Le sensazioni sono pertanto la fonte di ogni conoscenza e possono darsi all’uomo solo grazie all’anima, che è anche all’origine delle emozioni e dei sentimenti. Ma essa è fatta di materia ed è tutt’uno col corpo, in una sorta di sinergia per cui le sue funzioni vivificano il corpo e nello stesso tempo ne sono dipendenti, infatti: 

 

(65) […] Non è possibile, infatti, concepire l’anima come senziente se non in questo complesso di anima e di corpo, né pensare che essa possa avere i medesimi moti sensitivi quando il corpo che la contiene e la circonda non è più tale da consentirle quei suoi movimenti […] [31]

 

Quindi non è l’anima che vivifica il corpo, ma è il corpo che vivendo rende possibile il funzionamento dell’anima. Per Epicuro non solo l’anima non è immortale (come pensava Platone), ma non è neppure principio e fonte di vita per il corpo. D’altra parte, nulla di incorporeo esiste, se non il vuoto:

 

(67) Bisogna ancora considerare che ciò che diciamo incorporeo, secondo l’accezione più generale del termine, si riferisce a ciò che può esser pensato come esistente per se stesso; ma in realtà niente di incorporeo può essere pensato come sussistente eccetto il vuoto. [32]

 

Da qui il giudizio inappellabile sui seguaci di Platone:

 

[…] Perciò quelli che affermano che l’anima è incorporea vaneggiano; se lo fosse non potrebbe né agire né patire (68) mentre è evidente che l’anima possiede entrambe queste qualità contingenti. [33]

 

Come l’anima non esiste senza un corpo di riferimento, così le qualità essenziali di un corpo (forma, colore, dimensione, peso, ecc.) sono pensabili soltanto come inerenti ad esso [34], pur esistendo anche altre qualità puramente contingenti e definite per convenzione.

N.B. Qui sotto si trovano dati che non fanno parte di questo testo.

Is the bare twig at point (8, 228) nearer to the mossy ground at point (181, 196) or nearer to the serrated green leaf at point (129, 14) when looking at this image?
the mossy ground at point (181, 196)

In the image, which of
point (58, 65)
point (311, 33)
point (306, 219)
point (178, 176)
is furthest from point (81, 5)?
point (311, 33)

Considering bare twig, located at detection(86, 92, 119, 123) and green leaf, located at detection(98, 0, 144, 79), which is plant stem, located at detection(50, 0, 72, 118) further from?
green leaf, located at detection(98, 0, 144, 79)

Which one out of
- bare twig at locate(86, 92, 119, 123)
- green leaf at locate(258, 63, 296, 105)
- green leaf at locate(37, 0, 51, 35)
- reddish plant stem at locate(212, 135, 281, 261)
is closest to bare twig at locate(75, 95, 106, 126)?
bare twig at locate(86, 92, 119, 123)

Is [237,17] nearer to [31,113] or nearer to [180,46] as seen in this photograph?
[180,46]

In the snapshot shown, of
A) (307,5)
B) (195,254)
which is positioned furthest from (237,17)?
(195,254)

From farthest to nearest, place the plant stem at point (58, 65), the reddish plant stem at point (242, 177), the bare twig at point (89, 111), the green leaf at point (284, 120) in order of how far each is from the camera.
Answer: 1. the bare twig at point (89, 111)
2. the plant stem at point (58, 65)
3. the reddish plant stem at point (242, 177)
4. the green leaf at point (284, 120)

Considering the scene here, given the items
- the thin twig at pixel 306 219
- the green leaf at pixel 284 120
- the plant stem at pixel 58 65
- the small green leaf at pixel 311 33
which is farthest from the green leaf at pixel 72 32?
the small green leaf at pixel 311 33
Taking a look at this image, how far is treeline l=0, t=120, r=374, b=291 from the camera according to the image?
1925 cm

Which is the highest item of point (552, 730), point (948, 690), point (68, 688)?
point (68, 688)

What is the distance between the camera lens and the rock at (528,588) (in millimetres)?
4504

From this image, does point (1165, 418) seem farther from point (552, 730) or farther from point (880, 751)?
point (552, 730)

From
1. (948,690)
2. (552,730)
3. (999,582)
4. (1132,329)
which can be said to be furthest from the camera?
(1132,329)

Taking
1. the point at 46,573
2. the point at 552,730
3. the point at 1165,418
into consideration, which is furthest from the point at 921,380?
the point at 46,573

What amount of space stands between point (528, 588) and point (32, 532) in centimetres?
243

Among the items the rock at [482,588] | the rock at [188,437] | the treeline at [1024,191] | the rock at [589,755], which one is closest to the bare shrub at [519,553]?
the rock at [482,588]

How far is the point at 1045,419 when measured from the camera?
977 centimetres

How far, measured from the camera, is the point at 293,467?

Come pure è convenzionale la nozione di “tempo” in quanto mezzo “di misura”:

 

(72) si deve anche ritenere per certo che non possiamo porre il problema del tempo allo stesso modo di tutte le altre proprietà che si osservano nell’oggetto riferendoci alle anticipazioni [35] che troviamo in noi stessi, ma bisogna considerarlo in base a quella evidenza immediata per la quale noi diciamo “molto tempo” o “poco tempo”, […] [36]

 

    I mondi hanno origine nell’infinito e sono di forma diversa, così come diverse, ma non infinite, sono le forme delle cose che li costituiscono. Ma ogni mondo possiede una forma determinata, come determinata è la “natura” che genera gli esseri viventi e che si evolve “apprendendo” dalle circostanze. Così è accaduto che una sua parte, la ragione dell’uomo, abbia in seguito appreso e sviluppato le conoscenze primarie. Infatti:

 

(75) Bisogna anche supporre che la natura apprese molte e diverse cose e molti impulsi, costretta a ciò dalle circostanze; la ragione degli uomini, in seguito, ha perfezionato ed ha aggiunto nuove scoperte a quanto era stato indicato dalla natura più rapidamente in alcuni casi, più lentamente in altri, e in determinati periodi di tempo secondo un processo più rapido, in altri più lento. [37]

 

Questa integrazione dell’uomo nella natura da cui deriva è estremamente importante, perché determina una definizione della genesi del linguaggio a partire dalla natura stessa:

 

Per cui anche i nomi delle cose non furono originariamente stabiliti per convenzione, ma a crearli fu la natura stessa degli uomini che a seconda delle diversità delle stirpi, provando particolari emozioni e ricevendo particolari percezioni, emetteva anche l’aria in maniera propria improntata dal singolo stato d’animo e dalla particolare percezione secondo le differenze esistenti tra i luoghi in cui si trovavano a vivere. (76) Più tardi poi, di comune accordo nell’ambito di ciascun popolo furono stabilite particolari espressioni per potersi capire reciprocamente con maggiore chiarezza e concisione. [38]

 

Mentre Democrito privilegiava l’aspetto “convenzionale” del linguaggio Epicuro ne accentua invece l’origine “naturale”, integrando, sia il linguaggio sia l’animale che lo ha creato e lo utilizza, con la natura stessa.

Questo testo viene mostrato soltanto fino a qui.